■ **Stated task**
Please echo the items word for word, starting at the line that contains "How far from the camera was" and ending at the final line of the items.

■ **Lines of data**
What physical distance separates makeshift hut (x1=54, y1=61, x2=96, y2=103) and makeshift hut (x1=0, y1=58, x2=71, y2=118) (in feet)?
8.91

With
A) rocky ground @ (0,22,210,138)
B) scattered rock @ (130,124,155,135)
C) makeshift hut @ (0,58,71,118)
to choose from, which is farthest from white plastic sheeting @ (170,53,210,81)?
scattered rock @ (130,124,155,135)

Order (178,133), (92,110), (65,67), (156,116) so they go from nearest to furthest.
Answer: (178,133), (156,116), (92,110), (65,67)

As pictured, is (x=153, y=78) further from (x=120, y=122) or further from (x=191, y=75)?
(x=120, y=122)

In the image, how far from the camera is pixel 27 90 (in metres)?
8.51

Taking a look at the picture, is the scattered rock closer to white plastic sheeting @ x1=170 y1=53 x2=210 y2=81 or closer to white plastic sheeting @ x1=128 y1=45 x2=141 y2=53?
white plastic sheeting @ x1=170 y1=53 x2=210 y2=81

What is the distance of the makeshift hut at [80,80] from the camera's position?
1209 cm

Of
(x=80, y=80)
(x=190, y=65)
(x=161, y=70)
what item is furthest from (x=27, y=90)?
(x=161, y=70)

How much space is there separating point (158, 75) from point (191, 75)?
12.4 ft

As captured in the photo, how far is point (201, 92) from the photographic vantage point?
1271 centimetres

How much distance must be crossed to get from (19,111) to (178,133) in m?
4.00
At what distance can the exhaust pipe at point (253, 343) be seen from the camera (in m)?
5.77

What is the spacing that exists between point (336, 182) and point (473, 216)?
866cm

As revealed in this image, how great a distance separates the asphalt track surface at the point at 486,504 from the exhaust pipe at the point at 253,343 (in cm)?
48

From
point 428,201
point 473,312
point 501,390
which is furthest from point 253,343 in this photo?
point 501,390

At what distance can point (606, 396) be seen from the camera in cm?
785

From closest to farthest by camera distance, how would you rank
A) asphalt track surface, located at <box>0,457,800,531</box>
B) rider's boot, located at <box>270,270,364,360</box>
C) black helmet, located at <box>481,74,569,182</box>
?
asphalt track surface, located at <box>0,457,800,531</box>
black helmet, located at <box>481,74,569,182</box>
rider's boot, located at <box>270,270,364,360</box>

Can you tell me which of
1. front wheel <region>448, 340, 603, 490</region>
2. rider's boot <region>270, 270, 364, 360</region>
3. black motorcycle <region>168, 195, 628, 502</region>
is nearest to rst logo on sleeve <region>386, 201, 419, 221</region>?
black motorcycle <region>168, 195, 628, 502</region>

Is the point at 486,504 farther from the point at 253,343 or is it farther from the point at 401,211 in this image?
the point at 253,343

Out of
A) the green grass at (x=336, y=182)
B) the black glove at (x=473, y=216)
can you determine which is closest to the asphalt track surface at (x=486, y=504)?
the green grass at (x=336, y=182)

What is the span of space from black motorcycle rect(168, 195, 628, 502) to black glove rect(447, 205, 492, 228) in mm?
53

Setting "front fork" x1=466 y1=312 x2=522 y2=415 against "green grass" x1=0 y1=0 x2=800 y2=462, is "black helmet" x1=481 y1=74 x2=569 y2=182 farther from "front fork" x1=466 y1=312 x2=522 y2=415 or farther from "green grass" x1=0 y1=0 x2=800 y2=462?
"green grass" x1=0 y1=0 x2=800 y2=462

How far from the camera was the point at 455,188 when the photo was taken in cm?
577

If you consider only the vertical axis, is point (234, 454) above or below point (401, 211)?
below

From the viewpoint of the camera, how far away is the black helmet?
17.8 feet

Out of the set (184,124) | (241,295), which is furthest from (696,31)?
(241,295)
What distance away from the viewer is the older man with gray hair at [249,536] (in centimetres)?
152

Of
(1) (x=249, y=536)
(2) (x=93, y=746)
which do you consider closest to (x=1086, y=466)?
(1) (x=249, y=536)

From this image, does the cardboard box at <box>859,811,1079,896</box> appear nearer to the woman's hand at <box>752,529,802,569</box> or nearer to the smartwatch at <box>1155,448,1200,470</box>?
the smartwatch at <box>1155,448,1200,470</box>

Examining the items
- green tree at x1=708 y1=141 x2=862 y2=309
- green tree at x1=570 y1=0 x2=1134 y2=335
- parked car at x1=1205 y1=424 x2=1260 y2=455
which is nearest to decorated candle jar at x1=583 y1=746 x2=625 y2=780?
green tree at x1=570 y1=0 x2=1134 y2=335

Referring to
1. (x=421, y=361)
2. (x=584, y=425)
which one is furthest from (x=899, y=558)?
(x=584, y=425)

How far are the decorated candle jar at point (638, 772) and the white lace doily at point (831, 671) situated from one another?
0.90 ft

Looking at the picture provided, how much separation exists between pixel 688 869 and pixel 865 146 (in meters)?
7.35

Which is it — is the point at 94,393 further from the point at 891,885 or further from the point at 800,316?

■ **Result of this exercise**
How far from the camera was the point at 455,188 when the photo was taken in cm?
577

If you consider only the vertical axis, is point (234, 454) above or below point (401, 211)?
below

From the viewpoint of the camera, how far away is the black helmet?
17.8 feet

Out of the set (184,124) | (241,295), which is furthest from (696,31)?
(241,295)
What distance away from the viewer is the older man with gray hair at [249,536] (in centimetres)?
152

Of
(1) (x=249, y=536)
(2) (x=93, y=746)
which do you consider closest to (x=1086, y=466)?
(1) (x=249, y=536)

From this image, does the cardboard box at <box>859,811,1079,896</box> appear nearer to the woman's hand at <box>752,529,802,569</box> or nearer to the smartwatch at <box>1155,448,1200,470</box>?
the smartwatch at <box>1155,448,1200,470</box>

Examining the items
- green tree at x1=708 y1=141 x2=862 y2=309
- green tree at x1=570 y1=0 x2=1134 y2=335
- parked car at x1=1205 y1=424 x2=1260 y2=455
which is nearest to decorated candle jar at x1=583 y1=746 x2=625 y2=780?
green tree at x1=570 y1=0 x2=1134 y2=335

Referring to
1. (x=421, y=361)
2. (x=584, y=425)
which one is furthest from (x=899, y=558)?
(x=584, y=425)

How far are the decorated candle jar at point (638, 772) and the white lace doily at point (831, 671) situated from one another?
0.90 ft

Looking at the picture provided, how much separation exists between pixel 688 869 and pixel 865 146 (in meters)?
7.35

Which is it — is the point at 94,393 further from the point at 891,885 or further from the point at 800,316?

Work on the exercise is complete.